### Source excerpt
::::
CELEBRITY LAWSUITS

These days, it seems that people will sue each other over practically anything. Here are a few real-life examples of unusual legal battles involving celebrities.

THE PLAINTIFF: Singer/composer Tom Waits

THE DEFENDANT: Frito-Lay

THE LAWSUIT: In 1988 Frito-Lay ran radio commercials featuring a singer with a raspy, gravelly voice that sounded amazingly like Waits. He had already been approached to do commercials by the same ad agency…and refused. So they used an impersonator. Waits sued for “voice misappropriation,” claiming the idea that he would use his music to sell Doritos sullied his reputation with his fans. THE VERDICT: Waits won. In 1992 he collected $2.4 million, the first-ever punitive award involving a celebrity soundalike.
::::
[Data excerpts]
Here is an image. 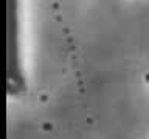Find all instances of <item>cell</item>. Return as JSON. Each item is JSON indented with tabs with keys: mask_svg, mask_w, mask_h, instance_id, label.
I'll list each match as a JSON object with an SVG mask.
<instances>
[{
	"mask_svg": "<svg viewBox=\"0 0 149 139\" xmlns=\"http://www.w3.org/2000/svg\"><path fill=\"white\" fill-rule=\"evenodd\" d=\"M144 79H146V82H148V83H149V73H148V74H146V76H144Z\"/></svg>",
	"mask_w": 149,
	"mask_h": 139,
	"instance_id": "cell-1",
	"label": "cell"
}]
</instances>
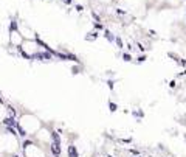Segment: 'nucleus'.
Listing matches in <instances>:
<instances>
[{"label":"nucleus","instance_id":"13","mask_svg":"<svg viewBox=\"0 0 186 157\" xmlns=\"http://www.w3.org/2000/svg\"><path fill=\"white\" fill-rule=\"evenodd\" d=\"M81 70H82V67H79V65H76V67H73V69H71V72H73V75H78Z\"/></svg>","mask_w":186,"mask_h":157},{"label":"nucleus","instance_id":"5","mask_svg":"<svg viewBox=\"0 0 186 157\" xmlns=\"http://www.w3.org/2000/svg\"><path fill=\"white\" fill-rule=\"evenodd\" d=\"M102 36L107 39L109 42H115V39H116V36L113 34V33H112V31L109 30V28H104V30H102Z\"/></svg>","mask_w":186,"mask_h":157},{"label":"nucleus","instance_id":"7","mask_svg":"<svg viewBox=\"0 0 186 157\" xmlns=\"http://www.w3.org/2000/svg\"><path fill=\"white\" fill-rule=\"evenodd\" d=\"M121 58H122V61H126V62H133V59H135L130 51H124V53H121Z\"/></svg>","mask_w":186,"mask_h":157},{"label":"nucleus","instance_id":"14","mask_svg":"<svg viewBox=\"0 0 186 157\" xmlns=\"http://www.w3.org/2000/svg\"><path fill=\"white\" fill-rule=\"evenodd\" d=\"M107 86H109V89H110V90H113V87H115V81H113V79H109V81H107Z\"/></svg>","mask_w":186,"mask_h":157},{"label":"nucleus","instance_id":"2","mask_svg":"<svg viewBox=\"0 0 186 157\" xmlns=\"http://www.w3.org/2000/svg\"><path fill=\"white\" fill-rule=\"evenodd\" d=\"M2 123H3V126H5V128H6V126L16 128V126H17V123H19V122L16 120V117H12V115H6L5 118L2 120Z\"/></svg>","mask_w":186,"mask_h":157},{"label":"nucleus","instance_id":"4","mask_svg":"<svg viewBox=\"0 0 186 157\" xmlns=\"http://www.w3.org/2000/svg\"><path fill=\"white\" fill-rule=\"evenodd\" d=\"M67 157H79V151L75 145H68L67 146Z\"/></svg>","mask_w":186,"mask_h":157},{"label":"nucleus","instance_id":"15","mask_svg":"<svg viewBox=\"0 0 186 157\" xmlns=\"http://www.w3.org/2000/svg\"><path fill=\"white\" fill-rule=\"evenodd\" d=\"M137 47H138V50L141 51V53H143V51H146V47H144L141 42H137Z\"/></svg>","mask_w":186,"mask_h":157},{"label":"nucleus","instance_id":"17","mask_svg":"<svg viewBox=\"0 0 186 157\" xmlns=\"http://www.w3.org/2000/svg\"><path fill=\"white\" fill-rule=\"evenodd\" d=\"M175 86H177V83H175V81H171V83H169V87H171V89H174Z\"/></svg>","mask_w":186,"mask_h":157},{"label":"nucleus","instance_id":"12","mask_svg":"<svg viewBox=\"0 0 186 157\" xmlns=\"http://www.w3.org/2000/svg\"><path fill=\"white\" fill-rule=\"evenodd\" d=\"M109 107H110V112H116L118 110V104H115V103H110Z\"/></svg>","mask_w":186,"mask_h":157},{"label":"nucleus","instance_id":"19","mask_svg":"<svg viewBox=\"0 0 186 157\" xmlns=\"http://www.w3.org/2000/svg\"><path fill=\"white\" fill-rule=\"evenodd\" d=\"M12 157H22V156H19V154H14V156H12Z\"/></svg>","mask_w":186,"mask_h":157},{"label":"nucleus","instance_id":"6","mask_svg":"<svg viewBox=\"0 0 186 157\" xmlns=\"http://www.w3.org/2000/svg\"><path fill=\"white\" fill-rule=\"evenodd\" d=\"M98 36H99V33H98V30H93V31H89V33H87V36H85V41H87V42H92V41H96V39H98Z\"/></svg>","mask_w":186,"mask_h":157},{"label":"nucleus","instance_id":"18","mask_svg":"<svg viewBox=\"0 0 186 157\" xmlns=\"http://www.w3.org/2000/svg\"><path fill=\"white\" fill-rule=\"evenodd\" d=\"M71 2H73V0H64L65 5H71Z\"/></svg>","mask_w":186,"mask_h":157},{"label":"nucleus","instance_id":"10","mask_svg":"<svg viewBox=\"0 0 186 157\" xmlns=\"http://www.w3.org/2000/svg\"><path fill=\"white\" fill-rule=\"evenodd\" d=\"M90 16H92V19L95 20V22H102V19H101V16L98 14L95 10H92V13H90Z\"/></svg>","mask_w":186,"mask_h":157},{"label":"nucleus","instance_id":"16","mask_svg":"<svg viewBox=\"0 0 186 157\" xmlns=\"http://www.w3.org/2000/svg\"><path fill=\"white\" fill-rule=\"evenodd\" d=\"M75 10L78 11V13H82V11H84V6H82V5H76V6H75Z\"/></svg>","mask_w":186,"mask_h":157},{"label":"nucleus","instance_id":"8","mask_svg":"<svg viewBox=\"0 0 186 157\" xmlns=\"http://www.w3.org/2000/svg\"><path fill=\"white\" fill-rule=\"evenodd\" d=\"M132 115H133V117H137V120L140 122V120H141L143 117H144V112H143L141 109H138V110H132Z\"/></svg>","mask_w":186,"mask_h":157},{"label":"nucleus","instance_id":"11","mask_svg":"<svg viewBox=\"0 0 186 157\" xmlns=\"http://www.w3.org/2000/svg\"><path fill=\"white\" fill-rule=\"evenodd\" d=\"M115 44H116V47L120 48V50H121V48H124V41H122V39L120 38V36H116V39H115Z\"/></svg>","mask_w":186,"mask_h":157},{"label":"nucleus","instance_id":"9","mask_svg":"<svg viewBox=\"0 0 186 157\" xmlns=\"http://www.w3.org/2000/svg\"><path fill=\"white\" fill-rule=\"evenodd\" d=\"M146 59H147V56L143 53V55H140V56L135 58V61H133V62H135V64H143V62L146 61Z\"/></svg>","mask_w":186,"mask_h":157},{"label":"nucleus","instance_id":"1","mask_svg":"<svg viewBox=\"0 0 186 157\" xmlns=\"http://www.w3.org/2000/svg\"><path fill=\"white\" fill-rule=\"evenodd\" d=\"M54 59V55L48 50H39L33 55V61H40V62H51Z\"/></svg>","mask_w":186,"mask_h":157},{"label":"nucleus","instance_id":"3","mask_svg":"<svg viewBox=\"0 0 186 157\" xmlns=\"http://www.w3.org/2000/svg\"><path fill=\"white\" fill-rule=\"evenodd\" d=\"M50 151H51V154L53 157H61L62 154V146L61 145H57V143H50Z\"/></svg>","mask_w":186,"mask_h":157}]
</instances>
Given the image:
::::
### Given task A
According to the celebrity lawsuits text, how much did Tom Waits collect in 1992?
### Given task B
For each statement, say whether it agrees with the celebrity lawsuits text, and quote the words that decide it: (i) Waits had already turned down an offer from the same ad agency to do commercials. (ii) The Frito-Lay commercials ran on television. (iii) Waits sued for copyright infringement.
### Given task C
Transcribe the celebrity lawsuits text starting at "These days, it" and ending at "battles involving celebrities.".

### Complete response A
$2.4 million

### Complete response B
(i) Yes: "He had already been approached to do commercials by the same ad agency…and refused."
(ii) No: "In 1988 Frito-Lay ran radio commercials"
(iii) No: "Waits sued for “voice misappropriation,”"

### Complete response C
These days, it seems that people will sue each other over practically anything. Here are a few real-life examples of unusual legal battles involving celebrities.